Cutting partner review time in half during busy season
A pre-sorted findings list changes how returns move through review. Here's how firms reclaim hours every week.
During the peak weeks of busy season, partner review is often the bottleneck. Returns pile up waiting for a senior set of eyes, and the review itself is unstructured, the partner re-reads the whole return looking for anything that stands out.
The problem with unstructured review
When every return arrives as a blank slate, the reviewer carries the full cognitive load. They have to remember which schedules tend to hide errors, re-check calculations by hand, and hold the firm's quality standards in their head across dozens of returns a day.
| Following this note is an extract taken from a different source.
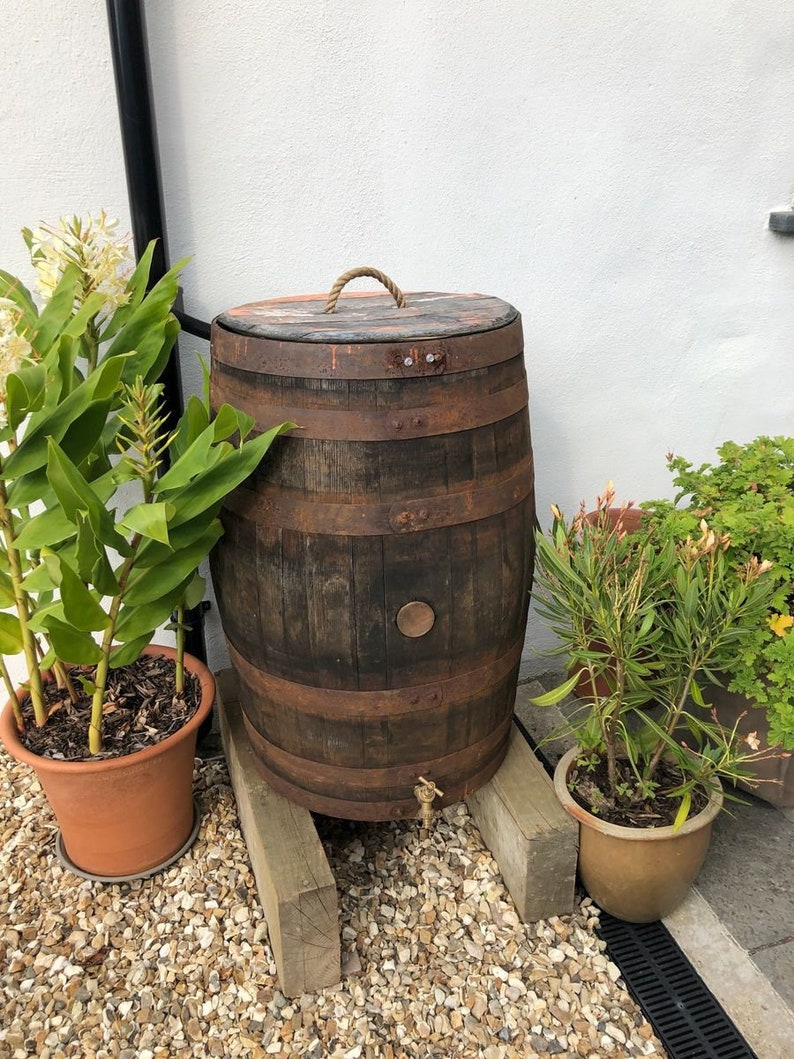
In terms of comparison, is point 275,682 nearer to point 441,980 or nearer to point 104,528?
point 104,528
- Review time is inconsistent, some returns get five minutes, others fifty.
- Standards drift as fatigue sets in late in the season.
- The same categories of error slip through again and again.
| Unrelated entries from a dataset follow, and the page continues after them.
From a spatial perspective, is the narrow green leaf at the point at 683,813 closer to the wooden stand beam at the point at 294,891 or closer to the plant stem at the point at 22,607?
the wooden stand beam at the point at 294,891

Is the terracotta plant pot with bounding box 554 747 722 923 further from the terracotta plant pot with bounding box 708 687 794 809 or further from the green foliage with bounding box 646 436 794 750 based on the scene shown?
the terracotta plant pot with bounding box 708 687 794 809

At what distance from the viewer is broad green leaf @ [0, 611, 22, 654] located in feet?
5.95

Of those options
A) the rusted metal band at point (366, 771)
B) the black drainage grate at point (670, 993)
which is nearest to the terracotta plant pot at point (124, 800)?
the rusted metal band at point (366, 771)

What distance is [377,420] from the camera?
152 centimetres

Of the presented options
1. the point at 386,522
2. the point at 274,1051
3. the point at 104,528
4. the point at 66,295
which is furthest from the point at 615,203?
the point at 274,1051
A pre-sorted findings list
When a return arrives with a prioritized list of flagged items, ranked by severity, with the supporting detail attached, the reviewer's job changes. Instead of hunting, they confirm. Instead of re-reading everything, they focus on the handful of items that actually need judgment.
The reviewer stops hunting for problems and starts confirming decisions. That's where the time savings come from.
What firms see
Firms that adopt a systematic QA pass before partner review consistently report cutting review time by roughly half, with more uniform quality across preparers. The partner's expertise goes to the decisions that need it, not to clerical scanning.